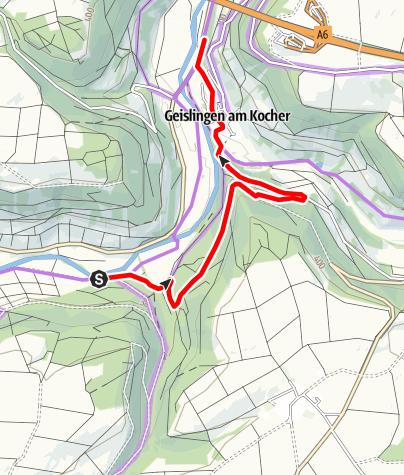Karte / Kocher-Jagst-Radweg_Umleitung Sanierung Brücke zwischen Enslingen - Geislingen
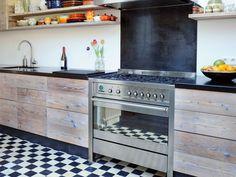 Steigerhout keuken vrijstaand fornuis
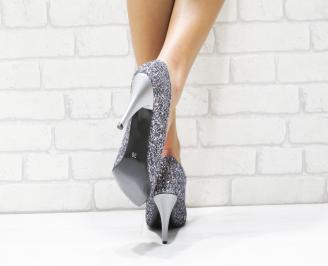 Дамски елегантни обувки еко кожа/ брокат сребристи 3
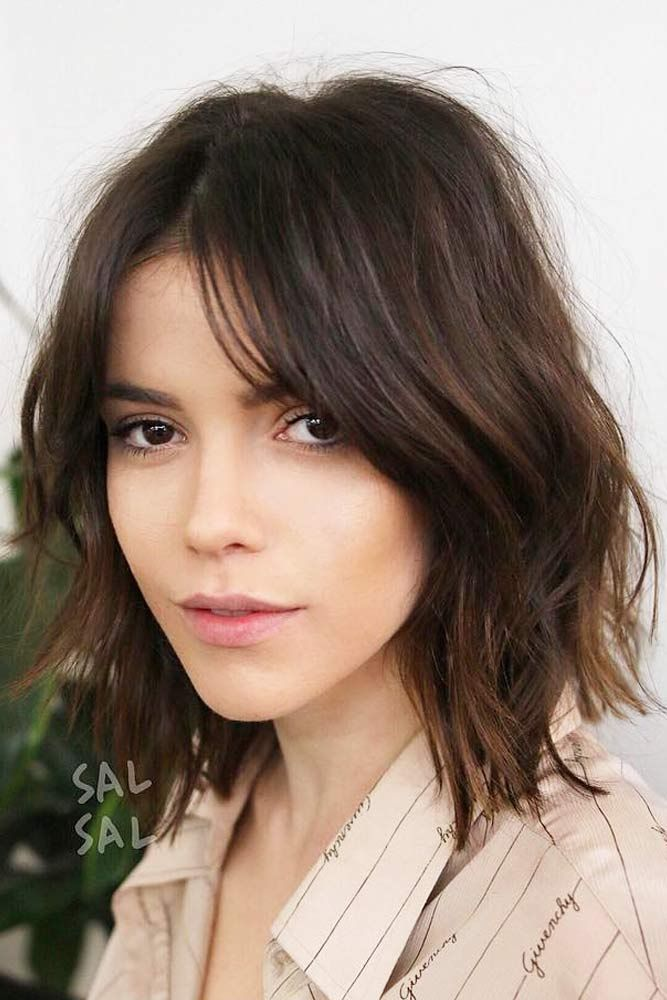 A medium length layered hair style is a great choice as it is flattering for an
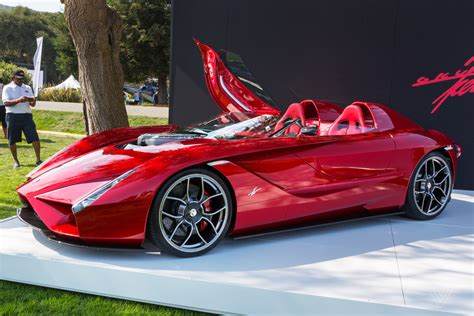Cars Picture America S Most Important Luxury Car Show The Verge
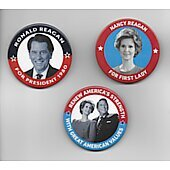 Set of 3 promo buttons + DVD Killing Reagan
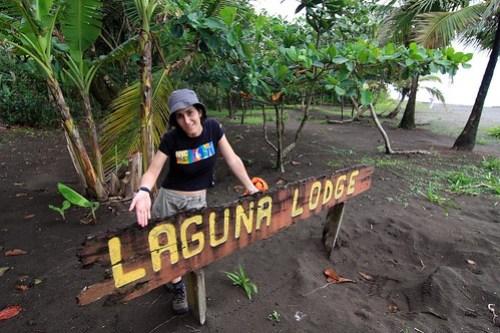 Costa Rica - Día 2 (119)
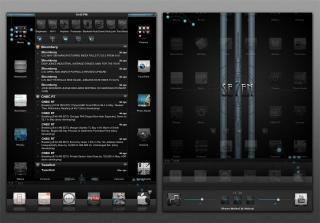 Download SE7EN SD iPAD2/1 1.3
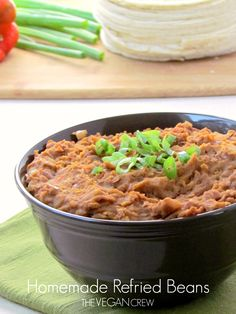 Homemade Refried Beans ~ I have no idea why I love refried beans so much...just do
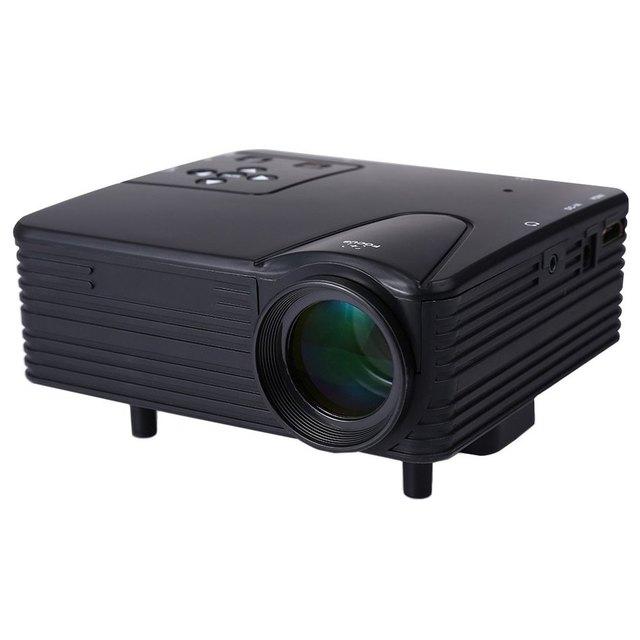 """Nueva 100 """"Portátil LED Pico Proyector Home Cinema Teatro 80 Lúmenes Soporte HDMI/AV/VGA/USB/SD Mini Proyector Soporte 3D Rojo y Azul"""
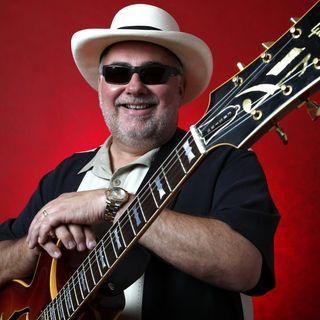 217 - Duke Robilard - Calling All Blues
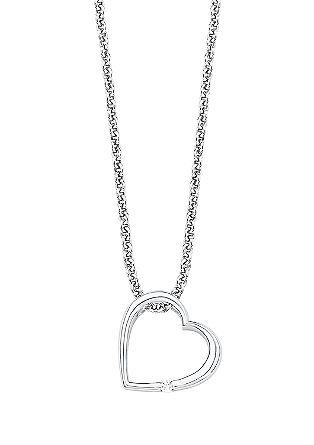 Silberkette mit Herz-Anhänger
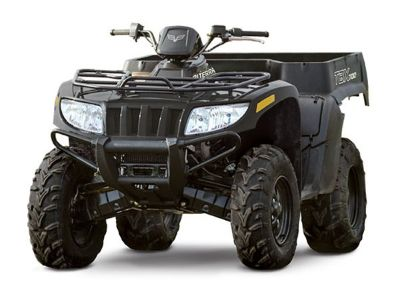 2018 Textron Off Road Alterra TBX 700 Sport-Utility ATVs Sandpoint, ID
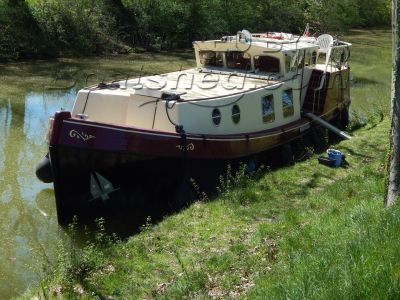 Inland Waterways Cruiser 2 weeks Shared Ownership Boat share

TO DO:
Exclude the pictures, then write out every record exactly as it stands.

WRITTEN RESPONSE:
Karte / Kocher-Jagst-Radweg_Umleitung Sanierung Brücke zwischen Enslingen - Geislingen
 Steigerhout keuken vrijstaand fornuis
 Дамски елегантни обувки еко кожа/ брокат сребристи 3
 A medium length layered hair style is a great choice as it is flattering for an
Cars Picture America S Most Important Luxury Car Show The Verge
 Set of 3 promo buttons + DVD Killing Reagan
 Costa Rica - Día 2 (119)
 Download SE7EN SD iPAD2/1 1.3
 Homemade Refried Beans ~ I have no idea why I love refried beans so much...just do
 """Nueva 100 """"Portátil LED Pico Proyector Home Cinema Teatro 80 Lúmenes Soporte HDMI/AV/VGA/USB/SD Mini Proyector Soporte 3D Rojo y Azul"""
 217 - Duke Robilard - Calling All Blues
 Silberkette mit Herz-Anhänger
 2018 Textron Off Road Alterra TBX 700 Sport-Utility ATVs Sandpoint, ID
 Inland Waterways Cruiser 2 weeks Shared Ownership Boat share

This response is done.